Sam and Max Hit the Road
Unless you have been living under a rock for the past two weeks, you have probably heard about the LucasArts games that are now available on GOG. While X-Wing and Tie Fighter may have captured the attention of many retro gamers, I was immediately drawn to some of the other LucasArts titles that were re-released. Sam and Max Hit the Road and Monkey Island were two of my earliest gaming experiences. Considering how popular Pajama Sam was with Mae, I thought either of these adventure games would be a hit.
I went with Sam and Max Hit the Road because it was on sale for only $6 and I remember getting this game for PC when I was a kid and thinking it was absolutely hilarious. Now I’ll have to admit, other than maintaining a lingering appreciation for the game, I haven’t kept up with the Sam and Max series over the years, so time may have softened my memory of some of the more adult themes found within Sam and Max. It appears that both my mother and I were entranced by the anthropomorphic dog and rabbit and thus blissfully unaware of the target demographic for this highly regarded point and click. In my defense, the description page on GOG didn’t really include a clear rating or recommended age for the game, so nostalgia set in and I went ahead and purchased the game without really researching it, relying solely on my memory of a game that I haven’t played in roughly two decades.
The game starts out with a few jokes that are innocent enough, but before long the crudeness sets in. Within minutes, our heroes are walking the streets splattered with blood (spaghetti sauce, as I explained it to Mae) and lined with intoxicated pigeons (they had too much root beer). A few expletives later, we found ourselves outside of a run-down gas station, Snuckey’s, a nod to the Stuckey’s franchise that dots the American highway system (and the pecan candy reference is hilarious). Shortly after we picked up a cup from outside of the gas station and went inside, Max started asking to use the bathroom. Admittedly, we were having a hard time finding the facilities for Max to use, so Mae actually suggested that we let him use the giant cup we found outside to relieve himself in.
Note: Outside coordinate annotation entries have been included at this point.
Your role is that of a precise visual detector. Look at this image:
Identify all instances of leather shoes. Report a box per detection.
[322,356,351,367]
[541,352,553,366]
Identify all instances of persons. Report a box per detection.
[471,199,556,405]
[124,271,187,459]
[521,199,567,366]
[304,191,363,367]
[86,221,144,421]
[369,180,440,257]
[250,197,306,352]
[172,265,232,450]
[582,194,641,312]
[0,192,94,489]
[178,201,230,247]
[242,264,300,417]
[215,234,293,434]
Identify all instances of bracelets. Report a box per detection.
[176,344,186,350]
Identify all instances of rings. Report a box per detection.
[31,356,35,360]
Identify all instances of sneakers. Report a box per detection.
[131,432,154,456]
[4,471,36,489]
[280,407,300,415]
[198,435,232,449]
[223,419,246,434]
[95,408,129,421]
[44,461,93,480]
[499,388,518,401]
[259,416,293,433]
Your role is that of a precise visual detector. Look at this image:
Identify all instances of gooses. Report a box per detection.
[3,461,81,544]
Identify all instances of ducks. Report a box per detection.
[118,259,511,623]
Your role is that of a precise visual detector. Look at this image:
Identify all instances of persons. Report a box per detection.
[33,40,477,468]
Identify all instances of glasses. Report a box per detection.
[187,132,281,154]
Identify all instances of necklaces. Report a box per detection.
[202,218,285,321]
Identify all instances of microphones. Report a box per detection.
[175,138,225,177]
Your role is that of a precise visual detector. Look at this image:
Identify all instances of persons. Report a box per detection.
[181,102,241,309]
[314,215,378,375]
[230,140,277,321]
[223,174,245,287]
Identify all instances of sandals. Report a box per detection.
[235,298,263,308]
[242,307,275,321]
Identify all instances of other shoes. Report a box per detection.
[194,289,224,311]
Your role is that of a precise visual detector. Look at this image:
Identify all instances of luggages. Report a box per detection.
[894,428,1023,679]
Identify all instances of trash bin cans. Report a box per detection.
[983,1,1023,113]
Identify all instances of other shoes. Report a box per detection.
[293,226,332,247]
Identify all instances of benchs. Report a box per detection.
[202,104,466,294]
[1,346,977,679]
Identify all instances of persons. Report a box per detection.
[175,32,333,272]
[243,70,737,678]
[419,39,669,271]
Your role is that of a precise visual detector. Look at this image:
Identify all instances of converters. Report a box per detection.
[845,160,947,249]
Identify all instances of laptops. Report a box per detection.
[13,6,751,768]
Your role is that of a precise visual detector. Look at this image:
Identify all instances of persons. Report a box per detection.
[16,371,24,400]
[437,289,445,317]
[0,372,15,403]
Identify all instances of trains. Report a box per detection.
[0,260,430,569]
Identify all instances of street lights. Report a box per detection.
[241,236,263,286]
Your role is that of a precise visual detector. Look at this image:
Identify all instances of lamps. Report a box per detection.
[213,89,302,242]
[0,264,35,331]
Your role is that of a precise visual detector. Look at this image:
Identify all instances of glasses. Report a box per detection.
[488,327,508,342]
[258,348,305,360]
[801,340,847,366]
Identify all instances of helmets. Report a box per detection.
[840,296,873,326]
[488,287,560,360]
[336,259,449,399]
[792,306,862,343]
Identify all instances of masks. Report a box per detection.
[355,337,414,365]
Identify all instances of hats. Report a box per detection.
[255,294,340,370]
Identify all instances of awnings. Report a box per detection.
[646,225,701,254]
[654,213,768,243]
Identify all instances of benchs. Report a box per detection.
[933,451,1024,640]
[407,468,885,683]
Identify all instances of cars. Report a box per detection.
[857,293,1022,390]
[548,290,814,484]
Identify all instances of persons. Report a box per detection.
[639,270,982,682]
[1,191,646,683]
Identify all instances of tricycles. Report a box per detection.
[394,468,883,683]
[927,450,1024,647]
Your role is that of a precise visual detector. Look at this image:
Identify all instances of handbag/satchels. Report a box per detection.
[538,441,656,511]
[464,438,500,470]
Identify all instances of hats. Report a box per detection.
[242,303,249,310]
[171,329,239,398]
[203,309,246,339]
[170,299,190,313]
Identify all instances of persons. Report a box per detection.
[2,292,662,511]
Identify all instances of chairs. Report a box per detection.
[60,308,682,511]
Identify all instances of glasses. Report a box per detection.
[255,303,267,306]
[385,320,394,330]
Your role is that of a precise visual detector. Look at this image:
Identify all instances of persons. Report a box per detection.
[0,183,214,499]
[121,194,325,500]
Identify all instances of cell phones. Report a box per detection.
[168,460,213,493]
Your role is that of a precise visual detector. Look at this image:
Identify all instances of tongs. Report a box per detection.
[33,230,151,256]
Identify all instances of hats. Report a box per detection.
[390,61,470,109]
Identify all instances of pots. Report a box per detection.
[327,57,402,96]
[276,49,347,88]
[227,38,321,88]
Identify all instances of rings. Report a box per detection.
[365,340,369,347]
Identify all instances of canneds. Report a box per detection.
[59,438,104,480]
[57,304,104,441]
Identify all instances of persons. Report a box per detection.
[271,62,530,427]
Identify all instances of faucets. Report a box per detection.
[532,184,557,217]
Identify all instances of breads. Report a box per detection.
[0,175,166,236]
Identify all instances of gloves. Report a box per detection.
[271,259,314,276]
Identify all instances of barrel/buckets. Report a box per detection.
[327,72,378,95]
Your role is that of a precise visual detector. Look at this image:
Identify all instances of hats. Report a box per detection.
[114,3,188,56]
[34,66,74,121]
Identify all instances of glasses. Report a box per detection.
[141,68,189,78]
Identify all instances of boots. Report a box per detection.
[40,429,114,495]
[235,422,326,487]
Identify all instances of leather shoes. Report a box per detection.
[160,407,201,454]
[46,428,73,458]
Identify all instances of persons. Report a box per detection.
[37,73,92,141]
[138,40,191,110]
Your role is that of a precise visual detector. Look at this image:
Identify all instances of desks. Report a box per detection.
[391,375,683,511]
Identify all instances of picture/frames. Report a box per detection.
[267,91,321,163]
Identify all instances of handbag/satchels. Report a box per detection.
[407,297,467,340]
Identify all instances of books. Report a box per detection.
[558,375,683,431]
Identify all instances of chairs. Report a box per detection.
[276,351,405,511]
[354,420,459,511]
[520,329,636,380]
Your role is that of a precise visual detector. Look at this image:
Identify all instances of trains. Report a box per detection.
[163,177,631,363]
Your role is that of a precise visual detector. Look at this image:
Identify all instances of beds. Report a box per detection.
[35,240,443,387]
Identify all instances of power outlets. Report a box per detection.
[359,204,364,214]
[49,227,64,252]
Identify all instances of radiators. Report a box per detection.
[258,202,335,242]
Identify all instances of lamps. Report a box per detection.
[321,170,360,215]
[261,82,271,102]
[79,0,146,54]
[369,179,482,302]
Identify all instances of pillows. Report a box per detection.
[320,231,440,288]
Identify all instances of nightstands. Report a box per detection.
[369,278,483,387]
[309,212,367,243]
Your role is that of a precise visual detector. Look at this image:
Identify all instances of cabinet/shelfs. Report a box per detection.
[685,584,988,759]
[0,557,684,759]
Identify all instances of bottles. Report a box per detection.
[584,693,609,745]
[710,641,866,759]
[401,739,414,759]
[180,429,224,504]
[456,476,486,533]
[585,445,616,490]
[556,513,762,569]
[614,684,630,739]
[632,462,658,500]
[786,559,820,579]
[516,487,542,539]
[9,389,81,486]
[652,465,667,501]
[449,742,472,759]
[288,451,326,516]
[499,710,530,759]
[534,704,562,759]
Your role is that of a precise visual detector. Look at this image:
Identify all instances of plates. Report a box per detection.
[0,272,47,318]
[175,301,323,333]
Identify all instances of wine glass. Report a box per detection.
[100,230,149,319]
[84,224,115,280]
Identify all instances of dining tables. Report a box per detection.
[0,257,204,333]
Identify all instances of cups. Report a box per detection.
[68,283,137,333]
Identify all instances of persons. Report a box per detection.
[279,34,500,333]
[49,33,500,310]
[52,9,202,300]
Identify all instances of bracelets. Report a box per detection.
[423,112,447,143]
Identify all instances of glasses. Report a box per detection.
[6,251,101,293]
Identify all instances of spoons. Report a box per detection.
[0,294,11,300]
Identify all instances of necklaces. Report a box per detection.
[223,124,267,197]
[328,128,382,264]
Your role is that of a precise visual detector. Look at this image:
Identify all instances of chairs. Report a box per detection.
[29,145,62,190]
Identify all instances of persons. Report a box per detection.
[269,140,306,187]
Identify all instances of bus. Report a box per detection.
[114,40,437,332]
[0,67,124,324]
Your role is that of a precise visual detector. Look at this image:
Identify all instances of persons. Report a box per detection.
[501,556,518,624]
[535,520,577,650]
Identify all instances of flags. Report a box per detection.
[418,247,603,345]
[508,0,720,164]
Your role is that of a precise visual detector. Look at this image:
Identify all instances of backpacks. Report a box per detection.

At this point it felt like the game was affecting Mae in a way I wasn’t comfortable with, so I thought it might be a good idea to have Mae go color or something while I got us through some of the more crass parts of the game.
I continued playing and had Mae participate in a few of the mini-games like Whack-a-Rat and Highway Surfin’, which she picked up quickly and enjoyed a lot. Mae really liked the Whack-A-Rat game because you can just sit there bonking Max instead of the rats. Now don’t get me wrong, this game is really good. It is a lot funnier than I remember as a kid, considering that I can now appreciate all of the adult humor. The voice acting is top notch and the animation is great..like really great. The World’s Largest Ball of Twine is just fun to look at and explore. I really enjoy this game and I think that when Mae is older, she might too. At this point the humor and themes are too mature for her.
Up until this point, I never paid much attention to ratings on games, but now that I am responsible for choosing the games for Mae to enjoy, I had better pay a little more attention. Monkey Island and Wacky Wheels are also available on GOG and they seem a bit more Mae-friendly. I never thought twice about ESRB ratings, but as the parent of a tiny gamer, I can say that I am glad that we have a pretty solid rating system in place. I just have to be mindful that until 1994, there wasn’t a formal rating council, so those games should be looked at with a little more scrutiny to make sure they are appropriate for her.